- Akçakoyun Location within Turkey Akçakoyun Location within Marmara
- Coordinates: 39°49′N 27°10′E﻿ / ﻿39.817°N 27.167°E
- Country: Turkey
- Province: Çanakkale
- District: Yenice
- Elevation: 260 m (850 ft)
- Population (2021): 898
- Time zone: UTC+3 (TRT)
- Postal code: 17560
- Area code: 0286

= Akçakoyun =

Akçakoyun (literally "white sheep") is a village in Yenice District of Çanakkale Province, Turkey. Its population is 898 (2021). Before the 2013 reorganisation, it was a town (belde). Akçakoyun is situated to west of Kalkım pond and to the south of Agonya creek. The distance to Yenice is 45 km.

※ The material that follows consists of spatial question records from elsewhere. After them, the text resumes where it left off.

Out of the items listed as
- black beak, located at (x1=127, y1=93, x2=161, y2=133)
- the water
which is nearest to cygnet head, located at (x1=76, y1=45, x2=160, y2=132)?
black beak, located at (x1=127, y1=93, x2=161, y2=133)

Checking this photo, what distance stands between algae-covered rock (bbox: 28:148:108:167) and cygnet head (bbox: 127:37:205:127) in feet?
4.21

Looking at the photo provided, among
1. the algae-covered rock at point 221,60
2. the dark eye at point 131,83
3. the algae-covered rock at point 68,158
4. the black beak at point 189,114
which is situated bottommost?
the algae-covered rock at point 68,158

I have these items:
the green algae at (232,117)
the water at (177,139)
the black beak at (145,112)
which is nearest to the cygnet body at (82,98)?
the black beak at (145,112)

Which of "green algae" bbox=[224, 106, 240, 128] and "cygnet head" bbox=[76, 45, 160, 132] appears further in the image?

The history of Akçakoyun is somewhat intermingled with that of Kalkım, a town to the east of Akçakoyun. The area around Akçakoyun, then named Agonya was an important ironworking center during the ancient ages. During the Turkish rule, originally a single settlement, it was split into two, namely Kalkım and Akçakoyun. In 1995, the settlement was declared a seat of township. Main economic sector of the town is fruit farming. Forestry, animal breeding and hunting tourism are other sectors.